Köyde Kurbağa Yarışları



                                            Köyde Kurbağa Yarışları


O gün günlerden hangi gündü derseniz hatırlayamadım. Hava sımsıcaktı, doğa canlanmaya başlamış, bahçelerimizdeki ağaçlar çiçeklerini açmış, hatta bazıları, çiçeklerini dökmeye başlamış, meyvelerini küçük şımarık sevimli bir kedi yavrusu gibi sevgi ile büyütmeye başlamışlardı bile. Tusuz Çeşme (Buzluca Çeşmesi) ile Tepelilerin demir işliği olan Hasan dayımın evlerinin önündeki polananın (meranın ) otları büyümüş hatta bir karışı çoktan geçmişti. Biz aşağı mahalle uşakları bu merada en çok çelik çomak oynamayı severdik. Ne oyundu ama, kafamız dahil çürümedik, ezilmedik morarmadık yerimiz kalmazdı, ama biz hiç şikayetçi değildik. İşte ben bu meranın üzerindeki çimlere uzanınca sanki purjinalı (yaylı) yatakta yatar gibi hissederdim.
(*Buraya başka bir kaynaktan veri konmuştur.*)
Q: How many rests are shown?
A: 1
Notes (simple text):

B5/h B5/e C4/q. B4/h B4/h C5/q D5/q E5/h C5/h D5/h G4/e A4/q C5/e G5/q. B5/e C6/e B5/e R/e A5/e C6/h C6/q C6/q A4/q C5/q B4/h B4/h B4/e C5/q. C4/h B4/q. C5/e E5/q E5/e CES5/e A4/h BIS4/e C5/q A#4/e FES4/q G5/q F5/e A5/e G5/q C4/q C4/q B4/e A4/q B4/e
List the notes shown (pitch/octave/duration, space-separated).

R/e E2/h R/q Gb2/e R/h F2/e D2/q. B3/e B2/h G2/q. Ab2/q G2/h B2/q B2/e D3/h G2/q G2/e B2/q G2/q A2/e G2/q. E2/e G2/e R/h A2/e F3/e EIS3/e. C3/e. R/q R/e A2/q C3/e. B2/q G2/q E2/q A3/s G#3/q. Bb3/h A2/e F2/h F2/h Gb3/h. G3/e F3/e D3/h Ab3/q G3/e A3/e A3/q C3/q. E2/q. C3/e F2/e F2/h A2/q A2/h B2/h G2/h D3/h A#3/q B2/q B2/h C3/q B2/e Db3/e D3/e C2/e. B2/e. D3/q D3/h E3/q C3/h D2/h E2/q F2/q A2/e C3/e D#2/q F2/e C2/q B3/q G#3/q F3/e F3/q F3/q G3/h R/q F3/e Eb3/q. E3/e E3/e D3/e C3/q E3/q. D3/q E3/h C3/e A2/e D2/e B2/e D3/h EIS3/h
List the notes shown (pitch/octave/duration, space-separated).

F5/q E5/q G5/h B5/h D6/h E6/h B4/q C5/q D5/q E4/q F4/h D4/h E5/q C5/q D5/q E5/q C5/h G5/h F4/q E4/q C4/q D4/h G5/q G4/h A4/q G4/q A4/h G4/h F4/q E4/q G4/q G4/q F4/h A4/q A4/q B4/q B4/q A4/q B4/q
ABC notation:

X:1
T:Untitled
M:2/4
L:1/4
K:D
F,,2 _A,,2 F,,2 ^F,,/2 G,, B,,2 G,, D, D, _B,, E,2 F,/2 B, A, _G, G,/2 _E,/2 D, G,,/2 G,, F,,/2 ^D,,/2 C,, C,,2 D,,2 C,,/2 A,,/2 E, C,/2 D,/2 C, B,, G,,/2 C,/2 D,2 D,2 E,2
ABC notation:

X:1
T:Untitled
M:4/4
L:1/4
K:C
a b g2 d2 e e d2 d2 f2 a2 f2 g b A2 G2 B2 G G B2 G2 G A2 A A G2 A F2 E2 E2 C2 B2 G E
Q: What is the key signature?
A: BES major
Mustafa Kocababamın (dedemin) evi de benim güneşlendiğim meranın batısında yer almaktaydı. Çok yakındı kocabamın (dedemin) evi aslında, ama sayalar tarafından gelen bir dere polana (mera) ile ev arasında olduğu için nedense benim o yaşlardaki çocuk kafamda çok uzak görünüyordu. Bizim aşağı mahalle çocukları biraz yaramaz zıpır çocuklardı, sadece onlar değil bende onlar gibiydim, hatta daha yaramazdım diyebilirim.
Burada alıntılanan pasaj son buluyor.